Given task: Collect every line of the items below that contains the string "long", and copy each one as it appears. Case counts.

Data listing:
# # # # # # #
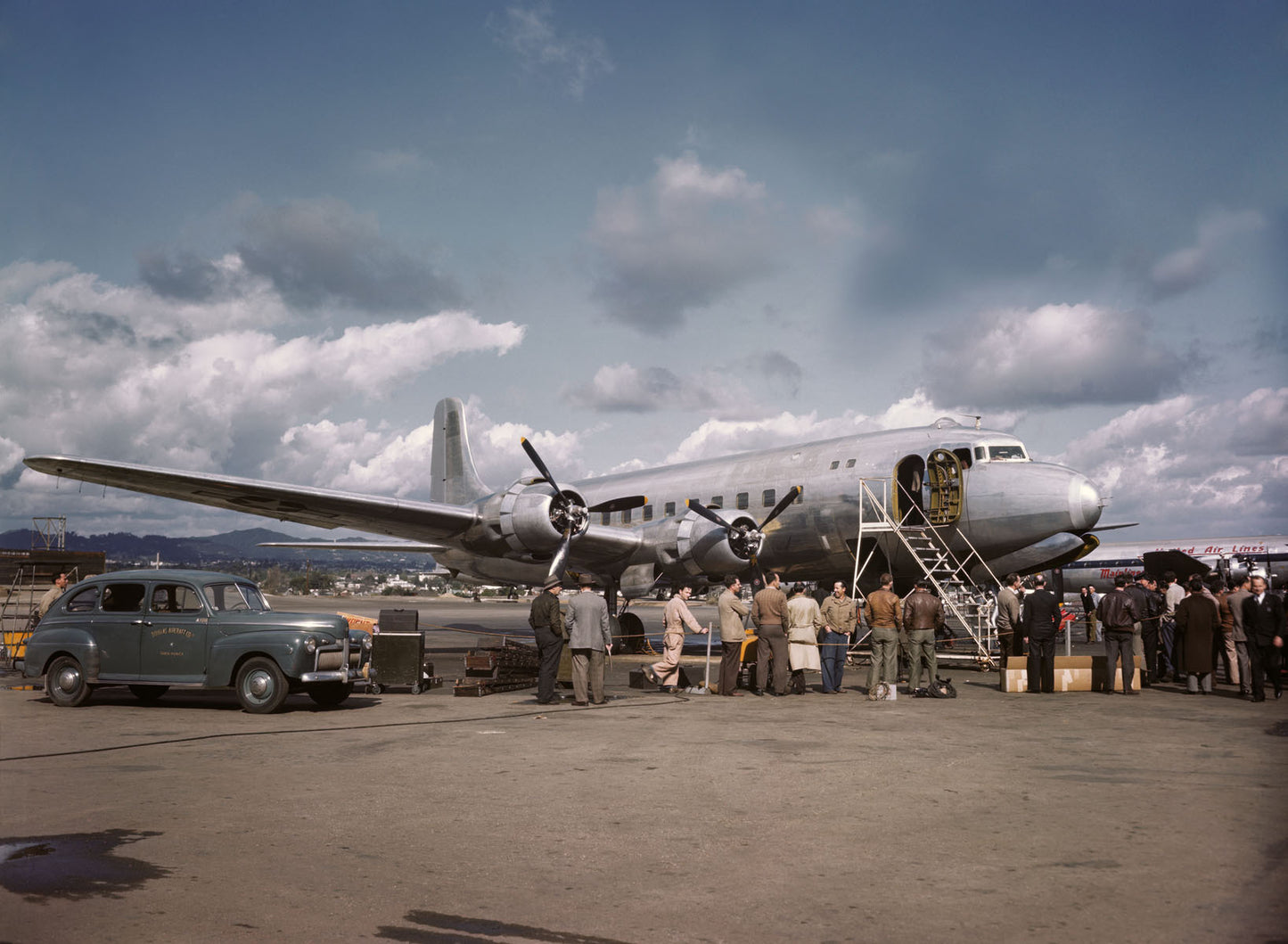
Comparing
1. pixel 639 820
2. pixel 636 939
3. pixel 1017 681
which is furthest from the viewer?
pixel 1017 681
# # # # # # #
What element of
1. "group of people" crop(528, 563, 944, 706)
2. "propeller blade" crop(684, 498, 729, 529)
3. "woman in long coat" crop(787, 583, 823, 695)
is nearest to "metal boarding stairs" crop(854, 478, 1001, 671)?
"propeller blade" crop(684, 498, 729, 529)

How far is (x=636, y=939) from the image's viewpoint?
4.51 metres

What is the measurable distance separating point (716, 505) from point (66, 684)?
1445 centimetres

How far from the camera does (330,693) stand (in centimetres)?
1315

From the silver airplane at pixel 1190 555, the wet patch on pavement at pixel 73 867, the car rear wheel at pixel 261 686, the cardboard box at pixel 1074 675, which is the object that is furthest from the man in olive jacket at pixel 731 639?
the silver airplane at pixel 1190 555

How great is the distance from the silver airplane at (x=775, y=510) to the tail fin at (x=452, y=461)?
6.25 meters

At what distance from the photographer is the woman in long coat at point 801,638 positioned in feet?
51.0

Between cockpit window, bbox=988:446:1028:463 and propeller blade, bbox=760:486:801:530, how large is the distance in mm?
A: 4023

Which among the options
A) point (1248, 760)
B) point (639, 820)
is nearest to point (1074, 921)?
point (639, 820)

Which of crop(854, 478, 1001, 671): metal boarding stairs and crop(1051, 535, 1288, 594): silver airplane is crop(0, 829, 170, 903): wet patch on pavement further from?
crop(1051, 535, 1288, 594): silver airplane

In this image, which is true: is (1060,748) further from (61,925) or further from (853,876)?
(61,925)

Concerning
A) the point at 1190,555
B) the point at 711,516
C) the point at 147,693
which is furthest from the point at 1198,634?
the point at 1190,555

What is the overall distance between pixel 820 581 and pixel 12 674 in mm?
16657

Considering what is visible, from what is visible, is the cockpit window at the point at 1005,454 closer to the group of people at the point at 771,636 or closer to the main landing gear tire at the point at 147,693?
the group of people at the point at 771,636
# # # # # # #
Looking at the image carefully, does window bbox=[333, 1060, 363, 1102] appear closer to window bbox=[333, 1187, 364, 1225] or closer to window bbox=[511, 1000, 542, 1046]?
# # # # # # #
Correct answer:
3. "woman in long coat" crop(787, 583, 823, 695)
At what distance from the photographer is the woman in long coat at point 801,638 positioned in feet?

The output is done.